→ Excerpt
Content starts

MoE (Mixture of Experts)An architecture with multiple 'expert' sub-networks inside the model, activating only some per input. Many parameters but low actual computation for cost efficiency.
MCP (Model Context Protocol)A protocol for AI agents to connect with external tools (filesystem, language servers, APIs, etc.) in a standardized way. Like a USB port that lets you plug in various tools.

Content ends

[Items drawn from a data source]
Content starts

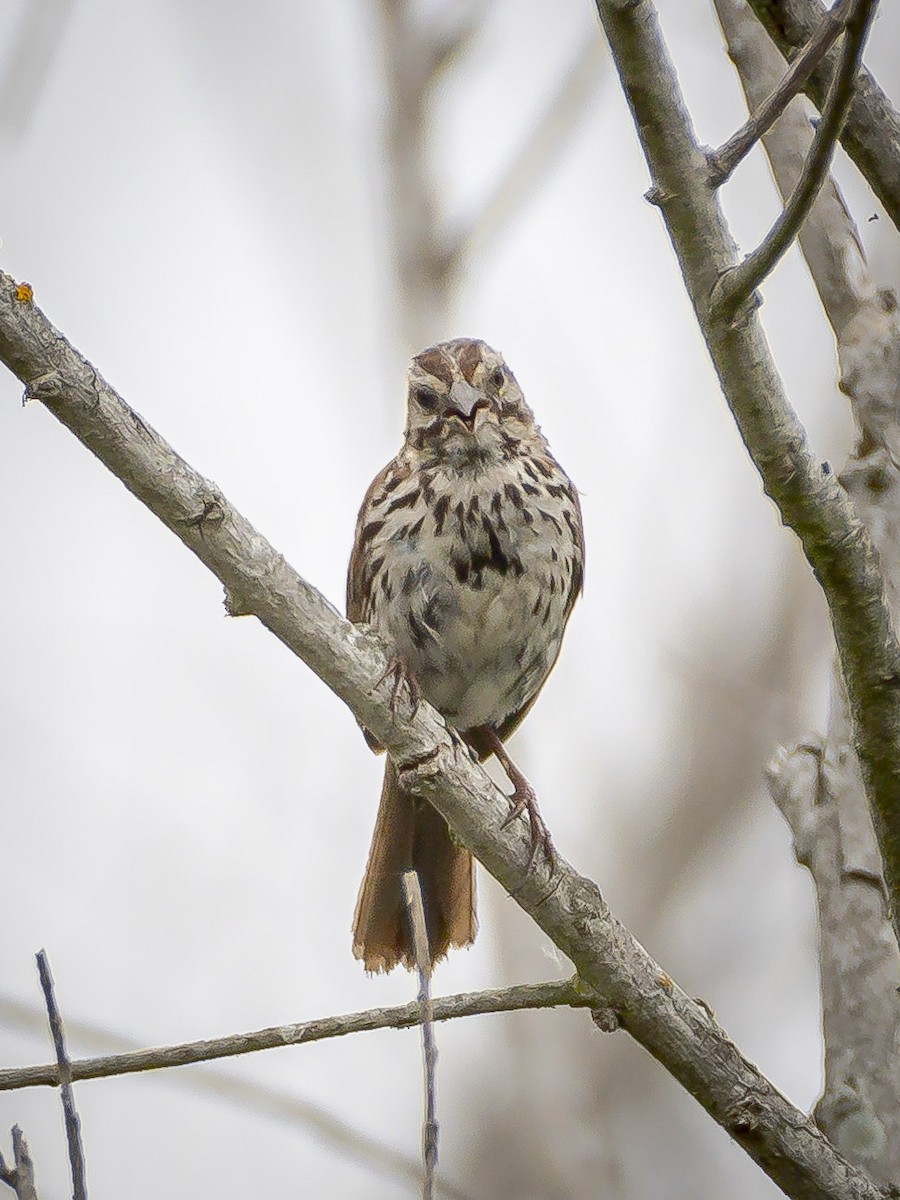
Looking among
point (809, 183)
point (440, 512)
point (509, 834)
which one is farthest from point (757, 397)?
point (440, 512)

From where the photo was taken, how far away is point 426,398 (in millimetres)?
4246

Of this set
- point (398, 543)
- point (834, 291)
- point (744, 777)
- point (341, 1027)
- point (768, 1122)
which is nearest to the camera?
point (341, 1027)

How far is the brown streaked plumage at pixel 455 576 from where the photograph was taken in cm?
394

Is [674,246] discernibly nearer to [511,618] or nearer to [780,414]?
[780,414]

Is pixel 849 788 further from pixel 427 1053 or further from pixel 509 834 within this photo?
pixel 427 1053

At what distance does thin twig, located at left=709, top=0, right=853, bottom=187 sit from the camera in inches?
85.4

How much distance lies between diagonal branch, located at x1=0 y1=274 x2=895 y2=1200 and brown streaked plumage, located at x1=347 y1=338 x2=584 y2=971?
3.22 feet

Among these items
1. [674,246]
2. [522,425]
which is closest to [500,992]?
[674,246]

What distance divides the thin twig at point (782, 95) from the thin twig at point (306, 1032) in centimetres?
148

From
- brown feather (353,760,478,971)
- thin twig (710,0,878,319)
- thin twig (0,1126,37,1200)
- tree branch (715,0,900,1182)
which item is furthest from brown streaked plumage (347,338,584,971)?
thin twig (0,1126,37,1200)

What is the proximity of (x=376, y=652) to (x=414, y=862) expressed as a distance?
1824mm

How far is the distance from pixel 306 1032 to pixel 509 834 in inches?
21.6

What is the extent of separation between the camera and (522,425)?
441 centimetres

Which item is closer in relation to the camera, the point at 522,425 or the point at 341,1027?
the point at 341,1027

Content ends

→ Tasks to complete
(1) Do these statements agree with the AI terms glossary? (a) An MoE model activates all of its expert sub-networks for every input. (b) MCP lets AI agents connect with external tools in a standardized way. (c) An MoE model has few parameters. Answer yes or no for each, quoting the glossary words that decide it.
(2) Carry on the AI terms glossary from its last entry, writing one or two more entries in the same style.
None of this material is used here.

→ Responses per task
(1)
(a) No: "activating only some per input."
(b) Yes: "A protocol for AI agents to connect with external tools (filesystem, language servers, APIs, etc.) in a standardized way."
(c) No: "Many parameters but low actual computation for cost efficiency."

(2)
pass@kAn evaluation method where success counts if at least one of k attempts on the same problem passes. pass@2 means success if either of 2 attempts works.
FLTEvalA benchmark built from actual PRs in the Fermat's Last Theorem formalization project. Measures performance on real large-scale proof repositories rather than competition math problems.